Monday, March 4, 2013

Review: Dungelot for Android

Mobile RPGs must be quite difficult to create. A developer is playing to a demographic that wants an engaging experience that rewards persistence but also only has 5 minutes to spare before they put it away. The nature of the device is diametrically opposed to genre. Dungelot from Red Winter Software aims to bring both of these ideas together. But does it succeed?



Dungelot wastes no time getting you to the action. Select your character class, of which only one is available at the start, and proceed into your first Dungeon. Dungeons are labeled merely as Dungeon 1, Dungeon 2 and so on.  You tap tiles to reveal their contents; each containing monsters, treasure, items and arena rooms. Battling the monsters merely requires you to tap them until they die. At least as far as grinding RPGs go, there's more interactivity than Blood Brothers. Items you pickup range from Lighting Spells to poison to health restoration.Your inventory is rather small which incentivizes use of the items them rather than encouraging you to  horde them or sell them back for health and money.

After you've traversed a good amount of dungeons, the game introduces you to some simple quests (save three damsels in distress) as well as new enemy types. Some enemies will start to attack you from across the board, every turn, so getting to them is a priority. Others will poison you or merely block your way. There are a good amount of enemies once you're 20 or 30 dungeons in as well as some randomly generated health drains (bad food) as well as temporary characters that will do or take damage for you. The lust for money, items and loot drives you on but upon your first death you may be sad to find your items are lost to you. Only your money remains. Spend that money on skill upgrades and dive right back in either as the same character or potentially one of the unlocked ones. I seems to me; however, that the Vampire trumps them all with his health regeneration.

Gameplay is admittedly simple and can be played with one hand. This may be a negative or a positive depending on your perspective and expectation  Graphics are simple and cute but well designed.

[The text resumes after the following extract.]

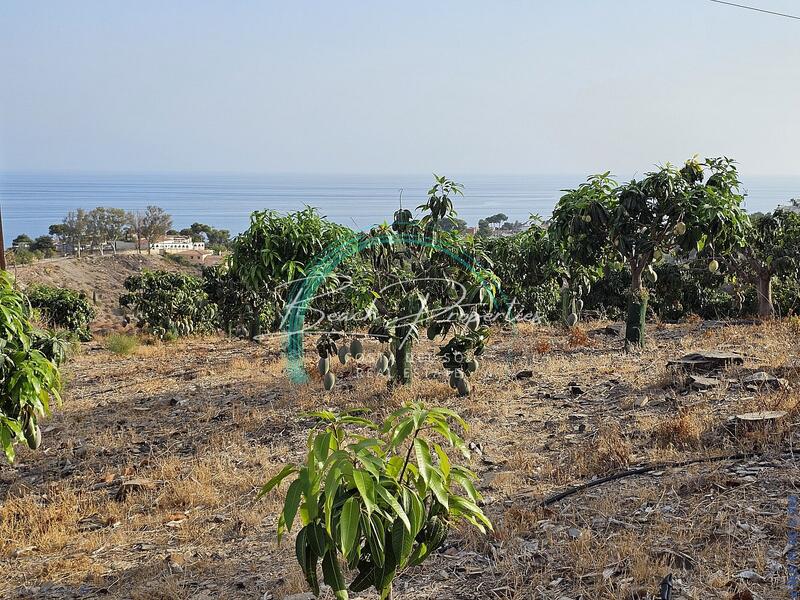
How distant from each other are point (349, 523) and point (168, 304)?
1634cm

You never confuse one item with another and easily learn to spot which enemies have which abilities. Audio is passable but I ended up playing the game on silent so as not to disturb my significant other. There's really no story to speak of beyond the quirky descriptions of monsters. You're just a hero clearing dungeons but I think the omission of some long text box is perfectly acceptable for this type of game.

For only .99 cents Dungelot isn't bad value per-say but I found my interest waning after only a few days. What's frustrating is that there's a good base here for more varied gameplay and complex mechanics that seem surprisingly absent. After only four or five run-throughs I had leveled up my Vampire to a point where I would gain more life than I was losing per dungeon floor, making the tap-tap combat even more mindless than it had been in hours past. And when the combat becomes boring, there's really not deep RPG mechanics to fall back on. Each skill can only be leveled three times, and while the five characters help with some variety, it's not fulfilling to start over at square one for the third of fourth time. If you're looking for a game for the weekend or just to pass a couple days Dungelot is worth your time; just don't expect the game to hold your attention for very long.